Study text:
- - - - -
Vista, OSX, and all that

So this evening I spent some time installing Vista Home Premium on my Dell Dimension 8300, the only one of my many PCs that I’ve kept after my transition to the Mac.

I must say that I was delighted to find that this computer, although several years old, can run Vista perfectly — every fancy feature is turned on and can run well. So much for the pundits who insist that you need a computer bought during the last year or so. Of course, this computer was more or less top of the line when it was new, so it has worn well — Pentium 4 with dual core, very good Radeon 8500 Pro video card with 256MB of memory, and so forth. It’s a good computer.

So Vista is running very well, thus I can test it out without having to compromise. I find that it’s likeable in many ways. People are calling it XP with a fancier interface and, on the whole, I think that’s correct. The new interface is very attractive, no doubt about it. Oh, it’s a bit gaudy to be sure, but this is Microsoft we’re talking about here, remember. The fact that it isn’t stolid is a great step in the right direction.

However, it’s still XP under the hood when you get right down to it. Setting it to see the shared printer on my Mac was more difficult than it should have been; it started ‘searching’ for printers and didn’t come up with anything. I told it where the printer was and it identified it correctly, but then I had to choose the driver manually. Why couldn’t this all be automatic? When I set up my new MacBook Pro laptop here at home, it found my desktop computer’s printer immediately and set up its drivers immediately.
- - - - -
Record excerpts:
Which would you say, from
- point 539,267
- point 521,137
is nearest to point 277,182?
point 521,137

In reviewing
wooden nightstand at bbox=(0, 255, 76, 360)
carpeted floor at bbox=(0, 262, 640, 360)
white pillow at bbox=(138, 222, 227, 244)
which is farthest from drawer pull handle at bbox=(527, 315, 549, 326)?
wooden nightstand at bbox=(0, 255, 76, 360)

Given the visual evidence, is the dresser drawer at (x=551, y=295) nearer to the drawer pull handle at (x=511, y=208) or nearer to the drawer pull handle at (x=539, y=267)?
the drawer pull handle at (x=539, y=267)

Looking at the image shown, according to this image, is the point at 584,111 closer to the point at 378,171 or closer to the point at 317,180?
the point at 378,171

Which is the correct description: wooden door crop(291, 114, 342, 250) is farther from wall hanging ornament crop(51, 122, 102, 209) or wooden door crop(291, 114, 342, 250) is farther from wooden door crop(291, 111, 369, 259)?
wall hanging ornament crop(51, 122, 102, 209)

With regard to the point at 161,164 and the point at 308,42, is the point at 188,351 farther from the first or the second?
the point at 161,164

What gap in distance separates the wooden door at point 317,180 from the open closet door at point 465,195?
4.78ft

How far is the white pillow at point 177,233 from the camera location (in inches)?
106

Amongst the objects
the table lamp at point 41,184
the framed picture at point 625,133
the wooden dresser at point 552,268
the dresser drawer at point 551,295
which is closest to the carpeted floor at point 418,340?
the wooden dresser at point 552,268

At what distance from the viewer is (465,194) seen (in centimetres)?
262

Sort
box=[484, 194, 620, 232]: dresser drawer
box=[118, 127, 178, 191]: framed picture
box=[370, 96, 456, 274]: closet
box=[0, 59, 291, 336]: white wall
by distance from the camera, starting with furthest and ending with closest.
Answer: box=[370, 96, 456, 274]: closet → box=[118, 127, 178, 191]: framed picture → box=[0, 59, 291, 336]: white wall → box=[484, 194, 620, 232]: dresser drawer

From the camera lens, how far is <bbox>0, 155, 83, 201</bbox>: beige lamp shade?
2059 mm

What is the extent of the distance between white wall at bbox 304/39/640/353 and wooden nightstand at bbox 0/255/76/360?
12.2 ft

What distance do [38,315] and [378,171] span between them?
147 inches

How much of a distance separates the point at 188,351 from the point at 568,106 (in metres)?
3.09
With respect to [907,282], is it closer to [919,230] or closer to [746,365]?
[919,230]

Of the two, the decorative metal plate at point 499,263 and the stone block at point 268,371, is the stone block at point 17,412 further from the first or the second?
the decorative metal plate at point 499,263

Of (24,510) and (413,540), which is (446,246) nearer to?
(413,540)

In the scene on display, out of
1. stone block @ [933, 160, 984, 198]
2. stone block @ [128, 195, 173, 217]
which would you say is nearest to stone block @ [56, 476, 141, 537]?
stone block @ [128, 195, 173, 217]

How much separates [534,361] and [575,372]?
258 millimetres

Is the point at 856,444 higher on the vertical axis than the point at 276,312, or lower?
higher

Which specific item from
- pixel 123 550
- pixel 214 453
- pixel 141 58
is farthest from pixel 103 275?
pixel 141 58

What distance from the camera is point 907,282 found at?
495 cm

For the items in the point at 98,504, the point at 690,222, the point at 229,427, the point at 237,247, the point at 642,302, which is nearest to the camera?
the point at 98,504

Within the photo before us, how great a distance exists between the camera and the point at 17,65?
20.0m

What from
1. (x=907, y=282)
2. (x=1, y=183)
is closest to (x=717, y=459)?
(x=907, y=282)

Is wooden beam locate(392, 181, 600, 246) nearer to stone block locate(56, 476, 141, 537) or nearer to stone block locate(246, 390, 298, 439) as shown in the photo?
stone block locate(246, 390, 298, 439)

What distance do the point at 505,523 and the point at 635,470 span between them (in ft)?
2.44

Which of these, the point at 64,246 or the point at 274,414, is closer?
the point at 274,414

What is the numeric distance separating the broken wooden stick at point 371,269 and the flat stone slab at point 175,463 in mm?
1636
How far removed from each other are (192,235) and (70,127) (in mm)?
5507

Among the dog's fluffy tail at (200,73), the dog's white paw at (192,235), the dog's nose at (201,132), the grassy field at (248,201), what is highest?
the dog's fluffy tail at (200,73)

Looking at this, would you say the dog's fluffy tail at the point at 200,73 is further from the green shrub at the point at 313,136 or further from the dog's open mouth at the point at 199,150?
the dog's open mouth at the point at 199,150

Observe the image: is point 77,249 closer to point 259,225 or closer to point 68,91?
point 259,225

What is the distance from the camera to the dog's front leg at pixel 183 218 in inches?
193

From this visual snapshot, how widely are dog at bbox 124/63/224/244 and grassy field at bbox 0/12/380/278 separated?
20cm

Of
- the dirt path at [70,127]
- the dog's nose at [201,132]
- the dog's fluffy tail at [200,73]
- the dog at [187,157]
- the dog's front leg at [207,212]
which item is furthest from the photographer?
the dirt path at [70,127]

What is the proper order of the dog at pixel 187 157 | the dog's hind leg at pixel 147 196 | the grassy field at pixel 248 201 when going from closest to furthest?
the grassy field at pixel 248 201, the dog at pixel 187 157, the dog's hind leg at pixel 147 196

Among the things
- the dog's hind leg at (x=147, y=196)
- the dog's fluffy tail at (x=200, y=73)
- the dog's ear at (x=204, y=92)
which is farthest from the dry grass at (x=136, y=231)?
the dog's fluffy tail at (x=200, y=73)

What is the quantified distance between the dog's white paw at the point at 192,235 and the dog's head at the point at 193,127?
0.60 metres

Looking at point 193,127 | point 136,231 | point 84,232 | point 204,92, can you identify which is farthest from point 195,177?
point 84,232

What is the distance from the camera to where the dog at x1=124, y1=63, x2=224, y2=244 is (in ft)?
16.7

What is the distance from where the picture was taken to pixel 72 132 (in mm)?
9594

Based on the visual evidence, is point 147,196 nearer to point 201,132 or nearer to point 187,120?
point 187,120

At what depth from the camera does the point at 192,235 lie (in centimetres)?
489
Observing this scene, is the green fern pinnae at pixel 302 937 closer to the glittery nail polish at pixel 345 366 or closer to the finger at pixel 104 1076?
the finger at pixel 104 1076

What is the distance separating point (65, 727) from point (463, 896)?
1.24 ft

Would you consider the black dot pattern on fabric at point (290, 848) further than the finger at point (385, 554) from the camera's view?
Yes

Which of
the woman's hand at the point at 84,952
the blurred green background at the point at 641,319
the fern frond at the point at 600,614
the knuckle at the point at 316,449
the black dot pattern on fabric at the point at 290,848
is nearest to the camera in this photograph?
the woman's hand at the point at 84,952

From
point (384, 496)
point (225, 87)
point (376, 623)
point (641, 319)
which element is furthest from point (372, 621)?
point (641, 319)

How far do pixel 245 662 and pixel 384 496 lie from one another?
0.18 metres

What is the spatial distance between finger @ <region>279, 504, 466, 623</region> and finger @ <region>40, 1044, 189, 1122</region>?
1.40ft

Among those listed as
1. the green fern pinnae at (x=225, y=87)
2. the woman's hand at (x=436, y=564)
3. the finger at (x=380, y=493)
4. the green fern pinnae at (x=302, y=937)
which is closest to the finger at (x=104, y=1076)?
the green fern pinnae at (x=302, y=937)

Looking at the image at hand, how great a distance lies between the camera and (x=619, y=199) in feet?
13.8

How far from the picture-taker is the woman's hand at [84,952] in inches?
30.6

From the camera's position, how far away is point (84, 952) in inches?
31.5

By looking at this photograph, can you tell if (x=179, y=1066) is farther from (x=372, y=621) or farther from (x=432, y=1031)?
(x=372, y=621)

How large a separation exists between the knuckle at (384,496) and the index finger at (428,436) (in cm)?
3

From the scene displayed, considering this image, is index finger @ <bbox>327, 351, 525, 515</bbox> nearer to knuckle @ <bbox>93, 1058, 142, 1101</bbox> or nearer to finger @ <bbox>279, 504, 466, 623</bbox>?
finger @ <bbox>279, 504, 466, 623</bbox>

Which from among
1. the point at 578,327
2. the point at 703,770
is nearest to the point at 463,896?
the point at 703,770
- - - - -
What you will do:
Could you reproduce the full text above about installing Vista on the Dell, word for word?

Task response:
Vista, OSX, and all that

So this evening I spent some time installing Vista Home Premium on my Dell Dimension 8300, the only one of my many PCs that I’ve kept after my transition to the Mac.

I must say that I was delighted to find that this computer, although several years old, can run Vista perfectly — every fancy feature is turned on and can run well. So much for the pundits who insist that you need a computer bought during the last year or so. Of course, this computer was more or less top of the line when it was new, so it has worn well — Pentium 4 with dual core, very good Radeon 8500 Pro video card with 256MB of memory, and so forth. It’s a good computer.

So Vista is running very well, thus I can test it out without having to compromise. I find that it’s likeable in many ways. People are calling it XP with a fancier interface and, on the whole, I think that’s correct. The new interface is very attractive, no doubt about it. Oh, it’s a bit gaudy to be sure, but this is Microsoft we’re talking about here, remember. The fact that it isn’t stolid is a great step in the right direction.

However, it’s still XP under the hood when you get right down to it. Setting it to see the shared printer on my Mac was more difficult than it should have been; it started ‘searching’ for printers and didn’t come up with anything. I told it where the printer was and it identified it correctly, but then I had to choose the driver manually. Why couldn’t this all be automatic? When I set up my new MacBook Pro laptop here at home, it found my desktop computer’s printer immediately and set up its drivers immediately.